Q-3-3 そもそも連合国側が天皇を戦争犯罪人として裁かなかった理由は複合的だ。マッカーサーが天皇について「その人間性に感服した」からではない。
(a)「戦争中の昭和天皇の言動と戦争回避の努力をGHQが評価したこと」、(b)「占領政策に天皇を利用しようとしたこと」、(c)「日本の共産化の可能性を抑えること」などだ。(383頁)
《参考》(a)「戦争中の昭和天皇の言動と戦争回避の努力をGHQが評価したこと」については、次のような例がる。(既述)
◎張作霖爆殺事件(1928年)について、田中義一内閣は首謀者の河本大作を「停職」にしただけの処分とした。「田中義一のこの対応に、昭和天皇は不満を示され、田中内閣は総辞職することになった」。(原田熊雄『西園寺公と政局』第1巻)(201-202頁)
◎陸軍の意向で1940/7、米内内閣が総辞職に追い込まれた。昭和天皇は米内内閣が瓦解した際、木戸幸一内大臣に「米內內閣を今日も尚」信任していると述べ、「內外の情勢により更迭を見るは不得止とするも、自分の氣持ちは米內に傳へる樣に」と命じた。また戦後も「もし米内内閣があのまま続いていたなら戦争(対米戦争)にはならなかったろうに」と昭和天皇が悔いていたことが知られている。
※米内内閣の後、第2次近衛内閣(1940/7-1941/7)が成立し「欧州大戦介入」・「ドイツ・イタリア・ソ連との連携」・「積極的南方進出」を3つの基本方針とした。1940/9「日独伊三国同盟」締結。(254-255頁)
◎「十五年戦争」開始の契機となった「南満州鉄道爆破事件」(柳条湖事件)(1931/9/18)と直後の軍事行動(Ex. 全線全関東軍出動,奉天攻撃、朝鮮軍の独断越境、錦州攻撃)は、天皇命令で始まったものではない。(344頁)
(ア)「朝鮮軍の独断越境」を事後報告された天皇は、「此度(コノタビ)ハ致方(イタシカタ)ナキモ将来充分注意セヨ」と述べた。1931/9/21金谷(カナヤ)参謀総長が朝鮮軍の不始末を天皇に詫びた。(344頁)

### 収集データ
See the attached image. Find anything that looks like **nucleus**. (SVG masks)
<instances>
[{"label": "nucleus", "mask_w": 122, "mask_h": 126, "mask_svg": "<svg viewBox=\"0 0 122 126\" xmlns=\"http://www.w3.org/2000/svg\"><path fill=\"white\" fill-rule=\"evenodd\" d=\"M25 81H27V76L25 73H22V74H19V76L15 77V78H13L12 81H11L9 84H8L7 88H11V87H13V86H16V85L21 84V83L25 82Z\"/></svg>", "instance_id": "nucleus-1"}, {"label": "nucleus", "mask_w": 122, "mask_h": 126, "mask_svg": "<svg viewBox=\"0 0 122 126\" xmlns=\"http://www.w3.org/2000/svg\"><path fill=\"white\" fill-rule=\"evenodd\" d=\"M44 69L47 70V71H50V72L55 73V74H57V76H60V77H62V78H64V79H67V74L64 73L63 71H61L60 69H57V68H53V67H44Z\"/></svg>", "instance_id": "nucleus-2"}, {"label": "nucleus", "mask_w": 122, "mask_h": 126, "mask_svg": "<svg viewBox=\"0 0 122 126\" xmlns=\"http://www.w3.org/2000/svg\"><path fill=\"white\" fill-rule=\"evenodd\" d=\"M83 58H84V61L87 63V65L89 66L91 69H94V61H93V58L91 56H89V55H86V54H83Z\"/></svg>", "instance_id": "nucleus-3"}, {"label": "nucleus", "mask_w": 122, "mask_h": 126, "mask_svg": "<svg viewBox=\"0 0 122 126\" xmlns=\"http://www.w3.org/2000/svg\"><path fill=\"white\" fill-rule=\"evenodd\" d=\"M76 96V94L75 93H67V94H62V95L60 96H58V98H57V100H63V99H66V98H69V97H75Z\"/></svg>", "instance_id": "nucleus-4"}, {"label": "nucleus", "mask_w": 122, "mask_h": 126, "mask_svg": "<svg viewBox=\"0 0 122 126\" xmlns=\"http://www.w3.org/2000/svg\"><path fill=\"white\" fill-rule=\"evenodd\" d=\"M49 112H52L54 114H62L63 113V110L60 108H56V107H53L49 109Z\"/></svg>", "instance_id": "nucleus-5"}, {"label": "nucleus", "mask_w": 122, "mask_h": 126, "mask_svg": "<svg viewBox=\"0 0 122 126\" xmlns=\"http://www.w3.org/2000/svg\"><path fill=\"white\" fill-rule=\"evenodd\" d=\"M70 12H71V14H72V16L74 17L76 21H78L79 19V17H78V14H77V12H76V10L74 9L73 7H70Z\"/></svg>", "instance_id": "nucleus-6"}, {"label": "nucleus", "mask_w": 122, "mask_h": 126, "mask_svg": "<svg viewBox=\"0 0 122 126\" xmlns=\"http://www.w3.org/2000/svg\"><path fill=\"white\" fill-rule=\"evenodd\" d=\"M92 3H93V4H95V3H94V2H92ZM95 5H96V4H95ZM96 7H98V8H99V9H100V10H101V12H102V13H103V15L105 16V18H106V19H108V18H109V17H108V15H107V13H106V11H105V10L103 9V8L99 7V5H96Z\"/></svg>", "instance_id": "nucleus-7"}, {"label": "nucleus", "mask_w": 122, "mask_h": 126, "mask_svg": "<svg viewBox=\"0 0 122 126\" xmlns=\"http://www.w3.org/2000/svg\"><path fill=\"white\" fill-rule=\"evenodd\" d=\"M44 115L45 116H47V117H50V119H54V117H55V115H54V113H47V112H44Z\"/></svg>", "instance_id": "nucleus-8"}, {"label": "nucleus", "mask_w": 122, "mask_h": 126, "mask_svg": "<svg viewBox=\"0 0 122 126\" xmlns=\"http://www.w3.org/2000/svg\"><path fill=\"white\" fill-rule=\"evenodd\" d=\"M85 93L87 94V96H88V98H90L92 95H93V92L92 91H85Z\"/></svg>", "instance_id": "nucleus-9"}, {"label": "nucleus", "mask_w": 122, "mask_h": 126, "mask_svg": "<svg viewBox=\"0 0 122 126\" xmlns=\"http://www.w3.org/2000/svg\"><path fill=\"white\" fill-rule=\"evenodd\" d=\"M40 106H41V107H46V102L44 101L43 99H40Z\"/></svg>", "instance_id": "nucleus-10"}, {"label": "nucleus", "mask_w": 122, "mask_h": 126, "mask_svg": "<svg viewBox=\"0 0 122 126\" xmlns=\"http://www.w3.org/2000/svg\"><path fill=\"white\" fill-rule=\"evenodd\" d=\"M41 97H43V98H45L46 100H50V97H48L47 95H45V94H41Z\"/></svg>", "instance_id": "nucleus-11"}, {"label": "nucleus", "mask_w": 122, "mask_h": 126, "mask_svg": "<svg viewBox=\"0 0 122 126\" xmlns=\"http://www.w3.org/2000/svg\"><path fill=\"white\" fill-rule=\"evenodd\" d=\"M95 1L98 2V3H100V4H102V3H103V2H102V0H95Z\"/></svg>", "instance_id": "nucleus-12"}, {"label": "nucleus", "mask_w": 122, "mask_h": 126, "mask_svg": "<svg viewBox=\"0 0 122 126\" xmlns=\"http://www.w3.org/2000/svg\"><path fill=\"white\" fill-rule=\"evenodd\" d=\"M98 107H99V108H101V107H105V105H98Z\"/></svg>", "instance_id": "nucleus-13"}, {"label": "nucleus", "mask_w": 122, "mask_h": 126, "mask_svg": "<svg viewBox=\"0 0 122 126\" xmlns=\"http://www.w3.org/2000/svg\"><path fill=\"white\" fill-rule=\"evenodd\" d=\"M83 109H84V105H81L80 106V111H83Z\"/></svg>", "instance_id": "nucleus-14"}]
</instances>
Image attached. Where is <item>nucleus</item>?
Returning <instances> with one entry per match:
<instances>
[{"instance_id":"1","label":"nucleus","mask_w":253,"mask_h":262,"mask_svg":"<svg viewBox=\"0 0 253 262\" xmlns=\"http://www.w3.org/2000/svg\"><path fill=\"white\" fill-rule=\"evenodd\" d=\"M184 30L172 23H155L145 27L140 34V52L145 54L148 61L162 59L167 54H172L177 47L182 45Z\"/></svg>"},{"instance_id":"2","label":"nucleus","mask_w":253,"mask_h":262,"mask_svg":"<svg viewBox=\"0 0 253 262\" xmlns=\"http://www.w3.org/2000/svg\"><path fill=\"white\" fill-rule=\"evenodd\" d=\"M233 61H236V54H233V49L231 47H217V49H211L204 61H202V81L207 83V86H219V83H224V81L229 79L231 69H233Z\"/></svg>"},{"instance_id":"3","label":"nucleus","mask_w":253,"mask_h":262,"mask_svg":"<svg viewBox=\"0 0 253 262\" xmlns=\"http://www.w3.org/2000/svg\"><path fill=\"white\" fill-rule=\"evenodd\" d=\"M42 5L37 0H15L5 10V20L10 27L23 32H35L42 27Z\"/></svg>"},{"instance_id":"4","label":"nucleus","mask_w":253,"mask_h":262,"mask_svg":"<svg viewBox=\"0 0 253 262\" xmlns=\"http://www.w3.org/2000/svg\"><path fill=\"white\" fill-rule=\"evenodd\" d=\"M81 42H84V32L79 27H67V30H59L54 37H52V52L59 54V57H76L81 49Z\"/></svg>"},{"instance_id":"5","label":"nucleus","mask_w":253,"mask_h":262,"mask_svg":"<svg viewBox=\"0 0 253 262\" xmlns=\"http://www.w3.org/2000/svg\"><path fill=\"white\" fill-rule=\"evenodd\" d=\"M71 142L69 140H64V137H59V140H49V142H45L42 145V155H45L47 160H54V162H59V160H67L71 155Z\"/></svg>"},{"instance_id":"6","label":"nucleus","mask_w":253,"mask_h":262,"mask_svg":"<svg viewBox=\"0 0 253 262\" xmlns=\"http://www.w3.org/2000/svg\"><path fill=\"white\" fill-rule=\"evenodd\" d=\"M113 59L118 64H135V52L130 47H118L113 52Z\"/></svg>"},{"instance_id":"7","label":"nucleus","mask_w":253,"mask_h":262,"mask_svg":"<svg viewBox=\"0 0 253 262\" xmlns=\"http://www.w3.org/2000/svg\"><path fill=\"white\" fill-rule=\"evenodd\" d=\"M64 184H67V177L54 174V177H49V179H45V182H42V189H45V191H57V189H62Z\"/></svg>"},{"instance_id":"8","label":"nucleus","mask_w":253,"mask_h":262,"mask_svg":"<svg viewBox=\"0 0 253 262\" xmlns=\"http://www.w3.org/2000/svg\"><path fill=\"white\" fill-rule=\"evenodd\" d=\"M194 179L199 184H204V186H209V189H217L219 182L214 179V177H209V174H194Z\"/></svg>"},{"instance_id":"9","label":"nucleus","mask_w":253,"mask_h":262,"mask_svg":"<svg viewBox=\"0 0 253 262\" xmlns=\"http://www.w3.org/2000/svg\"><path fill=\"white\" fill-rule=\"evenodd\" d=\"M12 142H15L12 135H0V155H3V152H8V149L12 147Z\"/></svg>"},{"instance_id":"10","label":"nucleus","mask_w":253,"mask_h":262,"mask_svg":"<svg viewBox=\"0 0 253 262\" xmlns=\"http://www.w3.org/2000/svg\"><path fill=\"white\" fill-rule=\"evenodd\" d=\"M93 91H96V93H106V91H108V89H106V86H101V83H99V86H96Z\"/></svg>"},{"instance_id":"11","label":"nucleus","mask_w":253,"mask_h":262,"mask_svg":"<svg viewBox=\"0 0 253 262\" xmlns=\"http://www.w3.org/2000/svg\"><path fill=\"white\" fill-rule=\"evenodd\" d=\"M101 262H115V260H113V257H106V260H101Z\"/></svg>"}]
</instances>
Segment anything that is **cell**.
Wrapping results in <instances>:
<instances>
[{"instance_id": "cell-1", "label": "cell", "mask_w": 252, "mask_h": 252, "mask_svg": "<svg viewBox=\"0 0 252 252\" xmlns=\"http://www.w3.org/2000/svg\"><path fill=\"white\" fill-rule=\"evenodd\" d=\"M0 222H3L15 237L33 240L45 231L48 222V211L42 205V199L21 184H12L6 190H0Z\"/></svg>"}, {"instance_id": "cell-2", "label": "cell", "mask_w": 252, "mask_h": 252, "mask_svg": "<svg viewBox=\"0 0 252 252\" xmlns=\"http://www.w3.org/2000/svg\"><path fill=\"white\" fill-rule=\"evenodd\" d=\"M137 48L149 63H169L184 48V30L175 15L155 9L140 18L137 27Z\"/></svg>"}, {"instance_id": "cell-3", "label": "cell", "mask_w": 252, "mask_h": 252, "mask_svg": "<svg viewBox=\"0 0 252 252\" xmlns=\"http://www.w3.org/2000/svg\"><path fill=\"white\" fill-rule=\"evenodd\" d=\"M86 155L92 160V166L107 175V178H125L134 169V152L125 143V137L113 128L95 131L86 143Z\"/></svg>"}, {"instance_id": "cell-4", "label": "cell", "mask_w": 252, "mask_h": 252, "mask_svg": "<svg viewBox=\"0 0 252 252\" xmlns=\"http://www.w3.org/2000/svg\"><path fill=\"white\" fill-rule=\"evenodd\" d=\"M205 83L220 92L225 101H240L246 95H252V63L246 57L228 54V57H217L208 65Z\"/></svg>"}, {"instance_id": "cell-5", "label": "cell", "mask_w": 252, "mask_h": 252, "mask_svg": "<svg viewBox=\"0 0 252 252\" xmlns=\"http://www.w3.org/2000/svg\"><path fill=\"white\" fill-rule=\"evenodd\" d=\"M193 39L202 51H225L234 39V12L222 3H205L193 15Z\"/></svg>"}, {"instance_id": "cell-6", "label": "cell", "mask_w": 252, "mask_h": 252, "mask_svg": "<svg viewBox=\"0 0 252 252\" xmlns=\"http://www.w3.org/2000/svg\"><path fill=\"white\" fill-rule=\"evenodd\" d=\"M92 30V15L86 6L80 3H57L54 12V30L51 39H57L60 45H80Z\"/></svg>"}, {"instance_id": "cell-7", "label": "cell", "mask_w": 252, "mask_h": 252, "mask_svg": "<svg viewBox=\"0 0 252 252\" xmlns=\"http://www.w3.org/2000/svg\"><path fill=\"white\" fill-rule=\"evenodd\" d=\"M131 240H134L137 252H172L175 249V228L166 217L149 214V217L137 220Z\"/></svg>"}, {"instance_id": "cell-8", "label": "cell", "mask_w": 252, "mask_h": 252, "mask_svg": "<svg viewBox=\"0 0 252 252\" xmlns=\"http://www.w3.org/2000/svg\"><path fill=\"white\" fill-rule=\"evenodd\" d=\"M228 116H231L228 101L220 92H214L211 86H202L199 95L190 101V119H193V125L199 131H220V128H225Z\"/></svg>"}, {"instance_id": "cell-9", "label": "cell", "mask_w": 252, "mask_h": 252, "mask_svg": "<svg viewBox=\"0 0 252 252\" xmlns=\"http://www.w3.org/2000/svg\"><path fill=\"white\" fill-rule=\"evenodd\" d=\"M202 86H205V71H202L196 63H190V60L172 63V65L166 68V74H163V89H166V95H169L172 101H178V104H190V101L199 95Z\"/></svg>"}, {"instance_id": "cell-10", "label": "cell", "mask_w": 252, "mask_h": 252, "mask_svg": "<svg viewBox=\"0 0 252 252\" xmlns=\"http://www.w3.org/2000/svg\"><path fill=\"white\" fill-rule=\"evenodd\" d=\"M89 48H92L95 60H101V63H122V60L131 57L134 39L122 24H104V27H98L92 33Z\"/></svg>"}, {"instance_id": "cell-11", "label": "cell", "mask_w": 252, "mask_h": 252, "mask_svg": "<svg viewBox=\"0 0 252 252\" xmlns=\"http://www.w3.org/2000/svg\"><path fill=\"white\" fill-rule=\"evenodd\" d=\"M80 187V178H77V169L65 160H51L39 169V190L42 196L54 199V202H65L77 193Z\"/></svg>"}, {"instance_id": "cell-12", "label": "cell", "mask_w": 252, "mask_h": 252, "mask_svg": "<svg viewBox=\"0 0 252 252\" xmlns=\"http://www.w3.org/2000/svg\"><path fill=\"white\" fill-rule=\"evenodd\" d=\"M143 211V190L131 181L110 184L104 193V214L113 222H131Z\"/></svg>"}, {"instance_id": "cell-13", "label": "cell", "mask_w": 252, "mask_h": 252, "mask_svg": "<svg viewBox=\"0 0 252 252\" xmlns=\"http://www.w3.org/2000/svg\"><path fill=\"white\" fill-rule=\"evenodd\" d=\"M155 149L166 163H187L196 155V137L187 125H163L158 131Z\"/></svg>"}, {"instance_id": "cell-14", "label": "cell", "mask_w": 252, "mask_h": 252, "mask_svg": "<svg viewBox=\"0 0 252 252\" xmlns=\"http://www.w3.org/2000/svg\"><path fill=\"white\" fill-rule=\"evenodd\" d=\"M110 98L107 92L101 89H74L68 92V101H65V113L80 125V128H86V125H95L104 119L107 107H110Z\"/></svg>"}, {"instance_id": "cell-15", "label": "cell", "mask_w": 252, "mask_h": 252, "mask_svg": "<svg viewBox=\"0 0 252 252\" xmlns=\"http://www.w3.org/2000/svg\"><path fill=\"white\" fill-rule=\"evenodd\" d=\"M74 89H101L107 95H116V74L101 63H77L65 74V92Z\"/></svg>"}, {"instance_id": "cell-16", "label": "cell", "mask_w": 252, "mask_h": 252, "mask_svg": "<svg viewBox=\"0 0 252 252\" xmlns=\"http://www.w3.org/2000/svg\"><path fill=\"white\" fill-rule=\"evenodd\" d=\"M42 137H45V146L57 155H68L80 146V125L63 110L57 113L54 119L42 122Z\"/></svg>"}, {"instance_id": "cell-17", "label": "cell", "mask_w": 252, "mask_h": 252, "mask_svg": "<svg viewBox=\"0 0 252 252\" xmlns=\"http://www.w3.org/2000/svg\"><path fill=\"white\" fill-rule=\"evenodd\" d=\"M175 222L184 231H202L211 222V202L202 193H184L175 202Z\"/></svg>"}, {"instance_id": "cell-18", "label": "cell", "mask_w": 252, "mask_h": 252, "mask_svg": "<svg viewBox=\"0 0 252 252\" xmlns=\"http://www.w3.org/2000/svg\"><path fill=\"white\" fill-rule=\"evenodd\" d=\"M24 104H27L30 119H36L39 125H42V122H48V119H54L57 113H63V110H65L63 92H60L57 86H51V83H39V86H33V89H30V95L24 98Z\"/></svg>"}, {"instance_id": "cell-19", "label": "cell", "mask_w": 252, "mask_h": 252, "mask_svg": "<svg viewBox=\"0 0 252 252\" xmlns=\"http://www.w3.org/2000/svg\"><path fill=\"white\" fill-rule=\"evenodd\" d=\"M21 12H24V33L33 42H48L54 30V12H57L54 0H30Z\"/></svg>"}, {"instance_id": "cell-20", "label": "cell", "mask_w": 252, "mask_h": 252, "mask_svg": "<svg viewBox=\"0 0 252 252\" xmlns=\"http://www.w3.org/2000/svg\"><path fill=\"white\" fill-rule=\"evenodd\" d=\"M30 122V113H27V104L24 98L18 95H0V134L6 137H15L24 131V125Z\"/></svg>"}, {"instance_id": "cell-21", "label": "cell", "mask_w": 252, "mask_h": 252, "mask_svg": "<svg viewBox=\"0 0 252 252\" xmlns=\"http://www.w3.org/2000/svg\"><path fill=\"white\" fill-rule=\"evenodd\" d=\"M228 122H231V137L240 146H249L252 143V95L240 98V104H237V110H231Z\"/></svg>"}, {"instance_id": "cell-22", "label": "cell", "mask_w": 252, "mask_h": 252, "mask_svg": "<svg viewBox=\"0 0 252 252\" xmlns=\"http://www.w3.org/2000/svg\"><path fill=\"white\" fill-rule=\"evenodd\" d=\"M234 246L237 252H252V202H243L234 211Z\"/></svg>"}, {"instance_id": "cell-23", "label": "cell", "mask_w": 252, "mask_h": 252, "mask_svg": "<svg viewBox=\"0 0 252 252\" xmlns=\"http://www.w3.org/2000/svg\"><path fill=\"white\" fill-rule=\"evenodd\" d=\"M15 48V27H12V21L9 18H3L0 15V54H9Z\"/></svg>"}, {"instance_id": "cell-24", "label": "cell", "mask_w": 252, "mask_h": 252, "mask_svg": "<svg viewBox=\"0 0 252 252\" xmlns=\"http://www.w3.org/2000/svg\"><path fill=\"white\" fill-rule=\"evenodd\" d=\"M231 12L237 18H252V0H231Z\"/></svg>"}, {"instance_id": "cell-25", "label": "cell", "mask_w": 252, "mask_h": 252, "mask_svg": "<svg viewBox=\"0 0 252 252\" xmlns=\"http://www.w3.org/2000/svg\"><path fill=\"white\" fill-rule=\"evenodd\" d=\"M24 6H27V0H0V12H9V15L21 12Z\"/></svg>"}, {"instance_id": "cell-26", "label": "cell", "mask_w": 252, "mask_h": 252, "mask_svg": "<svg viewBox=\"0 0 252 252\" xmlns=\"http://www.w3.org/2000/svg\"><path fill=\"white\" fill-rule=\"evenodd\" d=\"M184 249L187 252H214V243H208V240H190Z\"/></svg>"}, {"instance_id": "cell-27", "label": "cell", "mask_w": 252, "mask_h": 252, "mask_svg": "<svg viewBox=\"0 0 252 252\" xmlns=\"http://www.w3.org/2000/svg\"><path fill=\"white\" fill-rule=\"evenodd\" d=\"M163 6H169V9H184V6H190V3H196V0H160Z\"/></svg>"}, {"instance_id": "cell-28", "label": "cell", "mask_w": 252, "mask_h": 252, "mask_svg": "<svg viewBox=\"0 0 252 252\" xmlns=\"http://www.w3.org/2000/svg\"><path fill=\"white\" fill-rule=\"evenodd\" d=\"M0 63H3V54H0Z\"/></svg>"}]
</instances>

### 理解度チェック
**a.** 抜粋本文について、次の問いに答えてください。
(i) 張作霖爆殺事件で、田中義一内閣は河本大作をどのような処分にしたか？
(ii) 1940年9月に締結されたものは何か？
(iii) 1931年9月21日に朝鮮軍の不始末を天皇に詫びたのは誰か？
**b.** 昭和天皇と戦争回避をめぐる抜粋本文の続きを、最後の文の後から書いてください。

### 設問別解答
**a.**
(i) 「停職」にしただけの処分とした。
(ii) 「日独伊三国同盟」
(iii) 金谷参謀総長

**b.**
(イ) 1931/9/21、天皇は「満州事件ノ拡大セザル様トノ閣議ノ趣旨ハ適当」と、若槻礼次郎首相に政府の不拡大方針への支持を伝えた。(344頁)
(ウ) 1931/9/22、天皇は「行動ヲ拡大セザル様」と奈良武次(タケジ)侍従武官長に命じた。(344頁)
(エ) これ以後、統帥部は天皇に軍事行動の事後報告、不正確な情報の提供を続ける。他方「天皇が直接軍事行動を命令したことは確認できない」。(345頁)
(オ) 1931/10/08、本庄繁関東軍司令官が示した「張学良政権に対する否認声明」について、天皇は「本庄司令官の声明及布告は内政干渉の嫌(キライ)あり」と批判した。「出先軍部ト外務官吏トノ間ノ意見ノ相違ハ、陸軍ハ満蒙ヲ独立セシメ其政権ト交渉セントスルニ反シ外務側ハ其独立政権ヲ好マザル点ニアリト認ム、此点陸軍ノ意見適当ナラザル様思ハル。其積リニテ陸軍中央部ニ注意スルヨウニ」。(『奈良武次日記』)(345頁)
(カ) 1931/12/23、天皇は、犬養毅首相兼外相に対しても「錦州不攻撃の方針」を示し、さらに「国際間の信義を尊重すべき」と述べた。(345頁)
(キ) 1932/1/11には、天皇は「支那ノ云イ分モ少シハ通シテ遣ル方可然(シカルベク)」と攻撃の不拡大、国際関係の重視、中国との協調を示す。(346頁)
※天皇のこれらの「意見」にもかかわらず、「陸軍ハ満蒙ヲ独立セシメ」、1932/3/1満洲国が成立した。